_WRITTEN INSTRUCTION_.
Copy the following lines word for word.

_INFORMATION PROVIDED_.
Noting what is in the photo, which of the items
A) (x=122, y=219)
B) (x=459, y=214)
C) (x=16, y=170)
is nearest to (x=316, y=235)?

_PROBLEM SOLUTION_.
Noting what is in the photo, which of the items
A) (x=122, y=219)
B) (x=459, y=214)
C) (x=16, y=170)
is nearest to (x=316, y=235)?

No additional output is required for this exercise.